Joshua Flannery, the student enterprise manager at the University of New South Wales’s entrepreneurial education hub NewSouth Innovations, has been accepted into Berkeley’s Lean Launchpad program, an incubator accelerator program run by lean start-up methodology guru Steve Blank.

 

The team at NewSouth Innovations is working with just over 100 student start-up projects, five of which raised capital in 2013.

 

Flannery told StartupSmart he was excited to be joining 19 other incubator and accelerator programs to discover new ideas and approaches.

 

“I want to see how far away we are from best practice in the US. I’m not assuming that everything they’re doing over there will apply to what we’re doing, but I’m excited about adapting what we learn to the situation here,” Flannery says.

 

The intensive two-day workshop comes at the perfect time for Flannery and NewSouth Innovations, who are approaching 2014 as their ramp up year for the launch of a more comprehensive entrepreneurial support program in 2015.

 

“Our last year when we launched the student entrepreneurial advisory service it was all about testing what works,” Flannery says. “We’re pulling out the best bits of the program and scaling it up in 2014.”

 

The NewSouth Innovations approach so far has been mostly focused on pre-incubation services.
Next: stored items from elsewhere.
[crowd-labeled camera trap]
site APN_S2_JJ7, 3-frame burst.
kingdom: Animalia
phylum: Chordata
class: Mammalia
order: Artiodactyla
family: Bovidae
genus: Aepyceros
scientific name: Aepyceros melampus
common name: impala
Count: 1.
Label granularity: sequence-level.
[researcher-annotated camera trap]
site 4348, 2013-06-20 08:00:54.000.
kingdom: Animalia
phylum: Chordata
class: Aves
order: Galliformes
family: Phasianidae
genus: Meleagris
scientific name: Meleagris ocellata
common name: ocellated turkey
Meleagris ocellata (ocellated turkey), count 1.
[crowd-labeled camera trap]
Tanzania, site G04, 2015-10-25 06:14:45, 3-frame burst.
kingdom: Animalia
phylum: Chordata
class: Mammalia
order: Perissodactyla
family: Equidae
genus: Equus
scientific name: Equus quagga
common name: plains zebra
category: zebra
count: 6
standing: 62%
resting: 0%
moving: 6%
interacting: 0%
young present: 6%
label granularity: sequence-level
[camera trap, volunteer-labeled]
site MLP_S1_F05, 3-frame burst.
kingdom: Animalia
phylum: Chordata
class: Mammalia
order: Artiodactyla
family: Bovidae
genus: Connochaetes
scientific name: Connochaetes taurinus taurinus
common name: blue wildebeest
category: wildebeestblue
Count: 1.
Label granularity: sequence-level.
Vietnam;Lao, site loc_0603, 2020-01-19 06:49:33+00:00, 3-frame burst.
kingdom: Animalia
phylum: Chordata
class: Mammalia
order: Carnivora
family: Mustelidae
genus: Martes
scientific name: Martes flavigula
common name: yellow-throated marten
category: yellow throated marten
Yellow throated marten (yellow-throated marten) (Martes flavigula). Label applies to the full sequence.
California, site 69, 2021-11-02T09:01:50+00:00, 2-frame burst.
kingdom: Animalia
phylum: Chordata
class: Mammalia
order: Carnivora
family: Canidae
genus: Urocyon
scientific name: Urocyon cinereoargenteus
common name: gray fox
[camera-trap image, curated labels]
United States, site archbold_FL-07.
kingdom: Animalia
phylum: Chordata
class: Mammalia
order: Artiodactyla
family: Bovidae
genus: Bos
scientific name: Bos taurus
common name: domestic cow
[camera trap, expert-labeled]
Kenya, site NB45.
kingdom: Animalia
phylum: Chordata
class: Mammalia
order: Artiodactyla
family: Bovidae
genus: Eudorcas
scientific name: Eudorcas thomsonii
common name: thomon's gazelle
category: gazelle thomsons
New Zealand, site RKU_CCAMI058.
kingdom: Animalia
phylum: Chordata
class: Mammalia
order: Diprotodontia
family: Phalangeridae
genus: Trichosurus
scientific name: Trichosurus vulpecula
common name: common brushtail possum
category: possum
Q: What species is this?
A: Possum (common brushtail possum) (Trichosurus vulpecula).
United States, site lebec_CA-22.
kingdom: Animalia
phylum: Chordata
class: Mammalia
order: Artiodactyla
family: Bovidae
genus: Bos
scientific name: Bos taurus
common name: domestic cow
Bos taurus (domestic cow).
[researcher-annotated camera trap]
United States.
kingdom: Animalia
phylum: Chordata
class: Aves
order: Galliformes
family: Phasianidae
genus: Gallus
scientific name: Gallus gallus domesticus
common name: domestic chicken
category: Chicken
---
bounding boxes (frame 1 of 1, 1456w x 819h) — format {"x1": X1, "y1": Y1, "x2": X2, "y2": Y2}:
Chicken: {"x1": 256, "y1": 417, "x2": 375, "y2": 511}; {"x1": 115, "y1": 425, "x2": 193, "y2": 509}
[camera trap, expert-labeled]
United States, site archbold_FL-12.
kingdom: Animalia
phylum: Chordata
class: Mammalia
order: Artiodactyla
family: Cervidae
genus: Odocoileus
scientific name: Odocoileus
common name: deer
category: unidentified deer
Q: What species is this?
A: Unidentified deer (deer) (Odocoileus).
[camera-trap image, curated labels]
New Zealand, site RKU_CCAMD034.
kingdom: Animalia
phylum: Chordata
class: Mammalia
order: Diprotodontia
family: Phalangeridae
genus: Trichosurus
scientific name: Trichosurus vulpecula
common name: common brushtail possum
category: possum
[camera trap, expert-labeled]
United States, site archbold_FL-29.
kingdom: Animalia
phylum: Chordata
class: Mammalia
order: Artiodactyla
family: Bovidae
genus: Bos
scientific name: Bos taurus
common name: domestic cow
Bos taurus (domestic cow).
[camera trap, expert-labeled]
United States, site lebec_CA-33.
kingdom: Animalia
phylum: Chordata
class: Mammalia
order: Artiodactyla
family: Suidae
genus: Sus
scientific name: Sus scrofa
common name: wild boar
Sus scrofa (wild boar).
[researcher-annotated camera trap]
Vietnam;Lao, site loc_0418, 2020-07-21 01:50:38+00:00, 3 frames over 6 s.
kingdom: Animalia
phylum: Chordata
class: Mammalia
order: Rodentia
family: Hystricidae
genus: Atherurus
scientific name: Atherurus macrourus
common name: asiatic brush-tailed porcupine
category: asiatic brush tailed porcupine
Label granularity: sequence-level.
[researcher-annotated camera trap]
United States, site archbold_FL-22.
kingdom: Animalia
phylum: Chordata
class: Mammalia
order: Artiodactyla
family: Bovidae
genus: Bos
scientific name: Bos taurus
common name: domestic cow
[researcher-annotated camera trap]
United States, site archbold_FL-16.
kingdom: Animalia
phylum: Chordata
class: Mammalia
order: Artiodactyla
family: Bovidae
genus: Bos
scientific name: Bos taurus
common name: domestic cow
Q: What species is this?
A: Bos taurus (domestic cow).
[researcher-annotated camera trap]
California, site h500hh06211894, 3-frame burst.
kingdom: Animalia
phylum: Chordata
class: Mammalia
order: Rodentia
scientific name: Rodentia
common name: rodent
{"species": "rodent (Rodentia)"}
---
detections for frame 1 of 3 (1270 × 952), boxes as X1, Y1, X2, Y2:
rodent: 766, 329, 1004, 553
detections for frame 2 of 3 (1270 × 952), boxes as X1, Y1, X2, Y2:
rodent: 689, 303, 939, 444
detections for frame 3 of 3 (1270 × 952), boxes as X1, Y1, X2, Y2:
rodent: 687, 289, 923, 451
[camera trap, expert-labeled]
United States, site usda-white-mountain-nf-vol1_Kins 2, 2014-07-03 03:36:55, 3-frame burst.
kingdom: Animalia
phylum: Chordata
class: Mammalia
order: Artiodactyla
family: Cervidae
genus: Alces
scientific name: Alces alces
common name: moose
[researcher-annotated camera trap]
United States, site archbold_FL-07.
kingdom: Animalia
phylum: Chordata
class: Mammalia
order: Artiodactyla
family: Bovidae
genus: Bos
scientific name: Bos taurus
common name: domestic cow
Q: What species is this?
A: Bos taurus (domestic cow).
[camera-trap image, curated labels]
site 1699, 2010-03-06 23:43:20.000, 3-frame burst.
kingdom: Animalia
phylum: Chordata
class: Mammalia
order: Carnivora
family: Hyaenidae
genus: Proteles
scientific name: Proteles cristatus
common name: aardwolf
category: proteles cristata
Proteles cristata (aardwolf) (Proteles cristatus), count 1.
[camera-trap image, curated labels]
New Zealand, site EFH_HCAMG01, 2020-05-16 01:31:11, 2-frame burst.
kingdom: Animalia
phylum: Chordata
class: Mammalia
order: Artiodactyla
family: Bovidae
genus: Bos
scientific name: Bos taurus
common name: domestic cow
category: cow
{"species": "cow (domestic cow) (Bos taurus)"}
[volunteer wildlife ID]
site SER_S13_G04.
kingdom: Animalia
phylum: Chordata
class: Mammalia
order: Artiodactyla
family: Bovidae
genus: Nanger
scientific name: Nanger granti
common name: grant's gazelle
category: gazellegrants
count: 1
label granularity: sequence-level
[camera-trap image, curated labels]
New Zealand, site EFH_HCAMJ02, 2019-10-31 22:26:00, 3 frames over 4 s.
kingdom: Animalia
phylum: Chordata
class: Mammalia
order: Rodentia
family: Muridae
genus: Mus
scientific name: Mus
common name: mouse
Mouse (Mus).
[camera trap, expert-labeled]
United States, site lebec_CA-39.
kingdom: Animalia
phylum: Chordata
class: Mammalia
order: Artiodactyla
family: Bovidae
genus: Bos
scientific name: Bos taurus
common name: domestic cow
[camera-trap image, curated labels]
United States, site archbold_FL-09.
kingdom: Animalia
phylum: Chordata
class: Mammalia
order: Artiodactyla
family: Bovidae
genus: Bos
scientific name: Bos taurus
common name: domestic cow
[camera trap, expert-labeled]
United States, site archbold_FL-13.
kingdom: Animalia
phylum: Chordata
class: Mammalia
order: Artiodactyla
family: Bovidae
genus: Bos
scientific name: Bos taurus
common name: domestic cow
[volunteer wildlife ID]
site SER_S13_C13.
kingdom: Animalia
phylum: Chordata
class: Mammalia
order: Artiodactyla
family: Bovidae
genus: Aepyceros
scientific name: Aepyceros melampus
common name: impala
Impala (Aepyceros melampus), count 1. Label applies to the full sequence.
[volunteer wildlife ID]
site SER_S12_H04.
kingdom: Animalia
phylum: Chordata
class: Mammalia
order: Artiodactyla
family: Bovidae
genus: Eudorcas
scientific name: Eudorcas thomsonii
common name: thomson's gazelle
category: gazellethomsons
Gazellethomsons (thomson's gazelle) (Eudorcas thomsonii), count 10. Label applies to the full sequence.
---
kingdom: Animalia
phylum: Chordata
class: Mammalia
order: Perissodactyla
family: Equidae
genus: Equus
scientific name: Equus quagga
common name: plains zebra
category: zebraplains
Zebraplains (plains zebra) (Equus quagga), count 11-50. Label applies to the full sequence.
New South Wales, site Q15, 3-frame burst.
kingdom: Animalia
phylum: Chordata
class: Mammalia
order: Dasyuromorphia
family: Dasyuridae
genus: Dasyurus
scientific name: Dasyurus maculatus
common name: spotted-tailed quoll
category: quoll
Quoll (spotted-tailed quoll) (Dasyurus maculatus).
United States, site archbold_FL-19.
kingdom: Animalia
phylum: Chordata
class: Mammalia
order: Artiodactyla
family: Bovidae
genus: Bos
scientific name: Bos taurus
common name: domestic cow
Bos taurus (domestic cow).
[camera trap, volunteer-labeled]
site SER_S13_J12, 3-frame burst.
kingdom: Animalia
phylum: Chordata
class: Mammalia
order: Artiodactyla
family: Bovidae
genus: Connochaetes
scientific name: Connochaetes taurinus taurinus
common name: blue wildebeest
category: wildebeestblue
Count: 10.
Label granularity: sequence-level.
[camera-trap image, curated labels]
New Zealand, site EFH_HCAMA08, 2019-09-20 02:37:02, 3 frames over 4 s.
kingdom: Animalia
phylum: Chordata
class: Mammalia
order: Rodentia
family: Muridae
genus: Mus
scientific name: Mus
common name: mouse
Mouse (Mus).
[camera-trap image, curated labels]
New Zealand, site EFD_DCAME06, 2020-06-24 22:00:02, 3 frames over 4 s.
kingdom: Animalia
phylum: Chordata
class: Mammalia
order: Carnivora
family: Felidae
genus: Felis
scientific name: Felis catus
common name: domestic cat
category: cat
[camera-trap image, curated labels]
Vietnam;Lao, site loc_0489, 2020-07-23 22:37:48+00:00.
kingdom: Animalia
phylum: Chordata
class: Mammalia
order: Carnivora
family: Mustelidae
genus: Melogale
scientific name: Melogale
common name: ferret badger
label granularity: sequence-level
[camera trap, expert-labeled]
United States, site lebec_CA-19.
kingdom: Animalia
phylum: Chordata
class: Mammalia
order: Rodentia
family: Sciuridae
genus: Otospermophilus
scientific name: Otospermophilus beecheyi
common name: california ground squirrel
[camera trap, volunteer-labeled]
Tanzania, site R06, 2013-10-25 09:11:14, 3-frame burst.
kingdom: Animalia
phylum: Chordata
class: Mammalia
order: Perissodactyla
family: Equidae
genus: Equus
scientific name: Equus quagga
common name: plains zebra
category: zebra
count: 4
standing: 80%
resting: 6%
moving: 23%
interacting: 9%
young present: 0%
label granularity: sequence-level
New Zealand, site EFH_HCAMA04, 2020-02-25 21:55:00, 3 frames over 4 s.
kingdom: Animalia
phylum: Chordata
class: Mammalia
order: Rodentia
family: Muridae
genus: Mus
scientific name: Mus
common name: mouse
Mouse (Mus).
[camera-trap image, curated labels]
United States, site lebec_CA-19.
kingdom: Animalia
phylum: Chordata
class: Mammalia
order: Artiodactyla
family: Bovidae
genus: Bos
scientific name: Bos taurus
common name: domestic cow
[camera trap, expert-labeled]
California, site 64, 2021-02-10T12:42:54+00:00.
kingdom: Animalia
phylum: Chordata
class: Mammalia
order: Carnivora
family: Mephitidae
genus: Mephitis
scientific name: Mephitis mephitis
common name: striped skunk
While the centre does work with the usual start-up suspects, students from the computer science and business faculties, Flannery adds they’re also seeing a wide range of students from across the university, especially industrial design.

 

“There is no point in repeating what’s already working well off campus. The gap we see in the market for universities the disconnect between the vast bulk of students who aren’t ready for the existing incubators and accelerators. We focus on getting them to the point where they can test idea and put a team together,” Flannery says.

 

He will also the trip as an opportunity to engage UNSW alumni who are currently running start-ups in Silicon Valley, and work out ways to tap into their expertise and networks for current students.

 

Flannery adds the goal isn’t to replicate Silicon Valley, a goal he sees as a distraction.

 

“There is a lot of talk about making Sydney parallel to Silicon Valley, but that shouldn’t be the goal. We have our own assets, geographical goals and restrictions. So let’s do something that’s realistic for us, but also more excitingly, let’s just kill it in our own way as Australia.”